Tuesday, March 20, 2007

Refleksi mengapa anakku tidak mau ke sekolah hari ini

Karena ada sedikit masalah, saya yang rencananya segera fokus pada analisis data saya jadi tertunda dulu.
Mengapa?
Kejadiannya terjadi begitu tiba-tiba. Tapi biarkan saya mencermatinya karena ini mungkin pelajaran buat saya.
Masalahnya: Fida (anak kedua saya yg sekolah di Prep) yang telah begitu siap untuk ke sekolah, tiba-tiba tidak mau ke sekolah tanpa diantar Ayahnya, lalu tiba-tiba memutuskan ingin tinggal di rumah. Mengapa demikian?


  • Mungkinkah ini semua karena ketidakahlian saya dalam menangani anak?

*Daftar Tugas:*
[a] Salin dengan tepat bagian tulisan tentang anak yang tidak mau ke sekolah, dari "Karena ada sedikit" sampai "rumah. Mengapa demikian?".
[b] Teruskan tulisan tentang anak yang tidak mau ke sekolah itu, mulai setelah kalimat terakhirnya.

*Data yang Diberikan:*
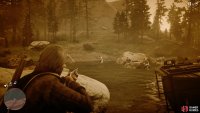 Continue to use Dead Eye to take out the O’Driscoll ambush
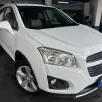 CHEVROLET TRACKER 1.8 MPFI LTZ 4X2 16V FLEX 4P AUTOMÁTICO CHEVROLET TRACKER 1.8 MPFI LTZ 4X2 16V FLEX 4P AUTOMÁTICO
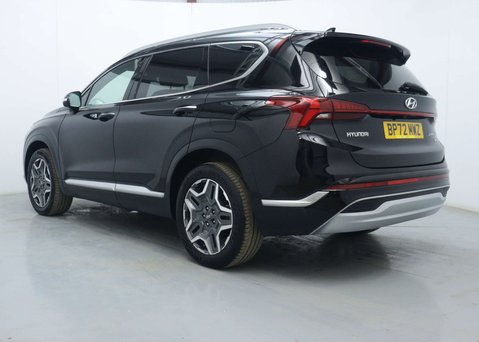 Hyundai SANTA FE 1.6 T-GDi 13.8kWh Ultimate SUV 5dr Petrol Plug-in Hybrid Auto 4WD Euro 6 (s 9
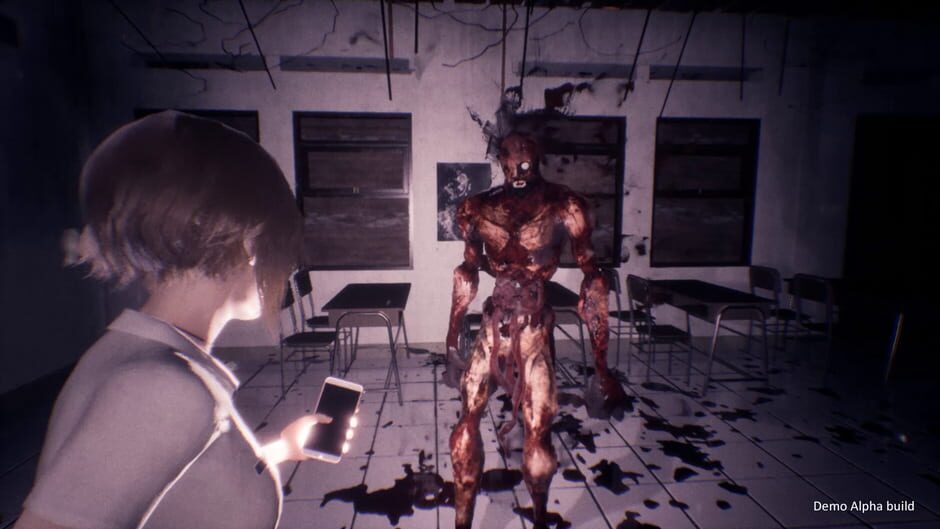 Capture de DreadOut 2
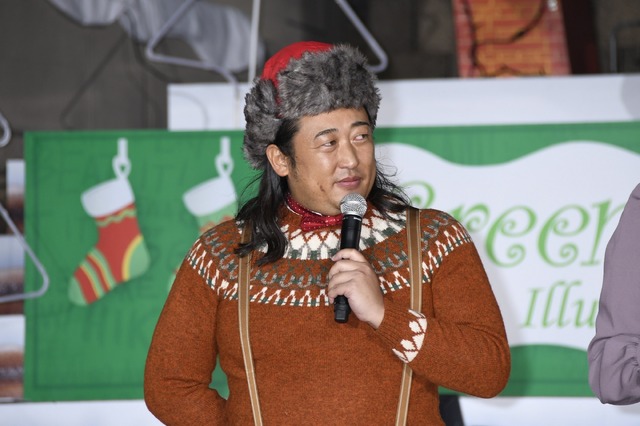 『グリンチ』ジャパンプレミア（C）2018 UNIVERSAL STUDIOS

*Jawaban Anda:*
[a]
Karena ada sedikit masalah, saya yang rencananya segera fokus pada analisis data saya jadi tertunda dulu.
Mengapa?
Kejadiannya terjadi begitu tiba-tiba. Tapi biarkan saya mencermatinya karena ini mungkin pelajaran buat saya.
Masalahnya: Fida (anak kedua saya yg sekolah di Prep) yang telah begitu siap untuk ke sekolah, tiba-tiba tidak mau ke sekolah tanpa diantar Ayahnya, lalu tiba-tiba memutuskan ingin tinggal di rumah. Mengapa demikian?

[b]
  • Mungkinkah ini terjadi karena rasa egoisme yang saya miliki dimana saya terlalu memikirkan berharganya waktu untuk study saya?
  • Mungkinkah karena agak lelah, telat tidur semalam, tidur 4 jam tapi kaya'nya sambil mikir, bangun pagi trus review tulisan dan masak buat makanan keluarga, trus mikirin target mau lanjutin analisis data dan nulis? serta kerjaan lainnya. Kok hidup jadi begitu hectic ya, padahal dulu saya pikir kerjaan sy bakal lebih banyak jadi Ibu rumah tangga atau jadi guru di kampung.
Hipotesis saya adalah bahwa reaksi anak dapat dipicu oleh orang tuanya.
Mari kita lihat:


  • Fika bangun pagi dan menemukan saya belajar di tempat tidur, saya pun segera menghentikan aktivitas saya dan memeluknya, menciumnya. Intinya saya gemas banget sama dia. Maklumlah usianya 5 tahun dan dia sedang dalam perkembangan. Lucu banget apalagi ketika dia berupaya mengungkapkan idenya.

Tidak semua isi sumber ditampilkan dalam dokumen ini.